韓国 ユン大統領 日韓関係改善に改めて強い意欲「光復節」演説

韓国のユン・ソンニョル(尹錫悦)大統領は、日本の植民地支配からの解放を記念する式典で演説し、「互いを尊重し、幅広い協力を通じて国際社会の平和と繁栄にともに貢献すべきだ」として、冷え込んだ日韓関係の改善に改めて強い意欲を示しました。一方、太平洋戦争中の「徴用」をめぐる問題や慰安婦問題などへの具体的な言及はありませんでした。

韓国では、8月15日は朝鮮半島が日本の植民地支配から解放されたことを記念する「光復節」で、ユン・ソンニョル大統領は大統領府前の広場で開かれた式典で演説しました。
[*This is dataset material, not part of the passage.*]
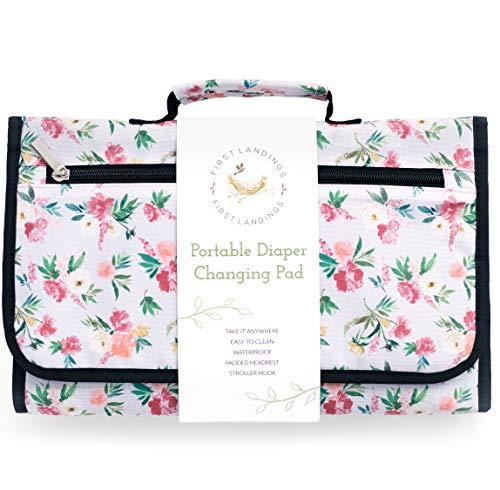 Portable Diaper Changing Pad by First Landings | Convenient, On The Go Baby Change Mat with Head Cushion | Changing Station with Pockets for Diapers and Wipes | Travel Changing Mat for Diaper Bag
この中でユン大統領は、日本について「世界中の市民の自由を脅かす挑戦に立ち向かい、力を合わせて進むべき隣人だ」と述べました。

そして、1998年に未来志向の日韓関係をうたった「日韓共同宣言」を継承するとしたうえで「両国の政府と国民が互いを尊重し、経済、安全保障、社会、文化にわたる幅広い協力を通じて、国際社会の平和と繁栄にともに貢献すべきだ」と述べ、冷え込んだ日韓関係の改善に改めて強い意欲を示しました。

一方、歴史問題についてユン大統領は「日韓関係が普遍的な価値に基づいて未来と時代的使命に向かって進むとき、きちんと解決できる」と述べましたが、太平洋戦争中の「徴用」をめぐる問題や慰安婦問題などへの具体的な言及はありませんでした。

「北の非核化は全世界の持続可能な平和に必須」

ユン大統領は15日の演説で、核・ミサイル開発を加速させる北朝鮮についても言及し「北の非核化は全世界の持続可能な平和に必須だ」と述べました。

そのうえで、北朝鮮が核開発を中断し実質的な非核化に転換した場合、非核化の段階に合わせて幅広い支援事業を行う用意があると明らかにしました。

具体的には、大規模な食糧供給や、発電・港湾などの施設の整備、それに農業技術や医療インフラなどへの支援を挙げました。

ただ、北朝鮮は、アメリカとの同盟関係のもとで抑止力の強化を進めるユン政権を名指しで非難しており、今回の呼びかけに直ちに応じる可能性は低いとみられています。